Missing links in sports programs Bids for Learfield due this week StubHub doubles number of SEC partners Designing a future One student's story Programs build out international focus HNTB, OSports win job at Ohio Stadium Learfield’s run fuels talk of sale Big-time hospitality for ‘Battle’ Sidearm’s pitch well-received
SBJ/July 21 - 27, 2003/This Weeks Issue
Arena switch means revenue for Wave
Published July 21, 2003
The Major Indoor Soccer League's Milwaukee Wave anticipates substantially improving its bottom line by moving across the street from Bradley Center to U.S. Cellular Arena, thanks to more attractive dates and a better lease agreement.
The 19-year-old franchise signed a 15-year lease at the facility, formerly known as the Mecca and Milwaukee Arena. The Wisconsin Center District, a public entity, operates the venue. The Bradley Center is also publicly owned but is operated through a private nonprofit foundation. "We went from being the fourth tenant at Bradley Center to the lead tenant at U.S. Cellular Arena. We're getting a number of better dates and have more say in what goes on in the building," said Tim Krause, Wave president/CEO.
Krause said the district approached the Wave about becoming the arena's primary tenant for 18 regular-season games plus the playoffs. At Bradley Center, the Wave had to wait in line for scheduling behind the NBA Bucks, the American Hockey League's Admirals and Marquette University men's basketball.
At its new home, the Wave will have more Saturday afternoon games, as opposed to Bradley Center, where indoor soccer often had to compete against the state's beloved Green Bay Packers on Sundays in the fall. That made things difficult, Krause admitted.
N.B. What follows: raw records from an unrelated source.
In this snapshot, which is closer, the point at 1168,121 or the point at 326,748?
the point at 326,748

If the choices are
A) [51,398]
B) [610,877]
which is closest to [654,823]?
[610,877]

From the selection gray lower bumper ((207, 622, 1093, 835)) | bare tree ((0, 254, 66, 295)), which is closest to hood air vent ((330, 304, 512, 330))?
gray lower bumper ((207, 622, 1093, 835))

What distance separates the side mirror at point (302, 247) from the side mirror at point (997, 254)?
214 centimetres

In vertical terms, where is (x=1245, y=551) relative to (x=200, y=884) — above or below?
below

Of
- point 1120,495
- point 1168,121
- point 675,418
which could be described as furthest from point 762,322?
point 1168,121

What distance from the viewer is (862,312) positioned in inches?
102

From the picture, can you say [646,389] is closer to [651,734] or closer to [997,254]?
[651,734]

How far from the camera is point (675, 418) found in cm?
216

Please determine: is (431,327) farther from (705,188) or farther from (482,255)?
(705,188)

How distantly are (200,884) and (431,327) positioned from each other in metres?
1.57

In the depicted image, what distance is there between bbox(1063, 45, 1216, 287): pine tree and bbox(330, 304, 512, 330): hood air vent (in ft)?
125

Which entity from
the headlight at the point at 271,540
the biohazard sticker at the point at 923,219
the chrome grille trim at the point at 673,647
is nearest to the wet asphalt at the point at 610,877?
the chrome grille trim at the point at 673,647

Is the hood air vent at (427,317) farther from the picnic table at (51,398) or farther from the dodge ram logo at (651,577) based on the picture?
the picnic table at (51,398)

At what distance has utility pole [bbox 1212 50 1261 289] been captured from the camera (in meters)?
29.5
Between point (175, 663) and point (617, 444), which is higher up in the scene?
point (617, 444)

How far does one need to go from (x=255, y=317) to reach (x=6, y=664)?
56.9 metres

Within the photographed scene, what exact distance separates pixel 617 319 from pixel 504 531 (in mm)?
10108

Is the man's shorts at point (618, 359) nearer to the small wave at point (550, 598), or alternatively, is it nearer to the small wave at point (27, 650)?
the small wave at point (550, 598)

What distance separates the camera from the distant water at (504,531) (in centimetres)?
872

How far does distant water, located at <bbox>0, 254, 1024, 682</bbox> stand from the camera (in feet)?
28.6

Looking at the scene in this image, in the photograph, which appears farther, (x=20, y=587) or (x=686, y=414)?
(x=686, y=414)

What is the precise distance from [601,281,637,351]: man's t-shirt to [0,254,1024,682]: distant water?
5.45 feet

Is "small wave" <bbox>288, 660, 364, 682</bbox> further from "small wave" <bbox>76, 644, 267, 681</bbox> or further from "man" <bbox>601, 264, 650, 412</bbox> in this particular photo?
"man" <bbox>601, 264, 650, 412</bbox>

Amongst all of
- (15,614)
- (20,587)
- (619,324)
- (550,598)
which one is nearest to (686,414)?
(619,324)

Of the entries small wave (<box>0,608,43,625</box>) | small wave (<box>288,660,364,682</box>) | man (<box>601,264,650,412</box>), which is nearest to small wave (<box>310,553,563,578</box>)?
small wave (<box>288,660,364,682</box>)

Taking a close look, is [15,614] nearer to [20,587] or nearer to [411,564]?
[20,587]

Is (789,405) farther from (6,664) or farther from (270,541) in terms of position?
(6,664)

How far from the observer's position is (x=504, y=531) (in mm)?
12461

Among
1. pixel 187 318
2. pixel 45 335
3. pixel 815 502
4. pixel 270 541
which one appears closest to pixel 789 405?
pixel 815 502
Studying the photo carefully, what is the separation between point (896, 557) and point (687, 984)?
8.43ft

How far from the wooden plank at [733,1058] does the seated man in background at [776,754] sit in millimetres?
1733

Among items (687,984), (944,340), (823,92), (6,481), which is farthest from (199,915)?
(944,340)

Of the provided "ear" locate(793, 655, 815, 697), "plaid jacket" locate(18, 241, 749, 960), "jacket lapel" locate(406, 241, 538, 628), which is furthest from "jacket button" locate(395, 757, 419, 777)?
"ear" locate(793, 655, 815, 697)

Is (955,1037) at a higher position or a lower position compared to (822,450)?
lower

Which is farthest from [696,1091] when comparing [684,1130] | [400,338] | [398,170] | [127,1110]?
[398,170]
"We're not necessarily competing as regularly with the Packers now," he said.
Wisconsin Center District President Dick Geyer said: "My understanding is that trying to generate revenue was an issue for them. They have first priority in the building."
The Wave retains all revenue from advertising sold on the playing turf and dasherboards and shares equally in money gained from selling permanent signs, according to Krause.
"We didn't have much of anything with sponsorships and advertising at Bradley Center," he said. "All that was pre-determined by the building."
The Wave pays a per-game facility rental fee with built-in attendance incentives. If the team maintains crowd numbers in the 5,000-7,000 range, "they get percentages back from the district," Geyer said. He declined to disclose exact figures.
The district retains food and beverage concessions and parking receipts.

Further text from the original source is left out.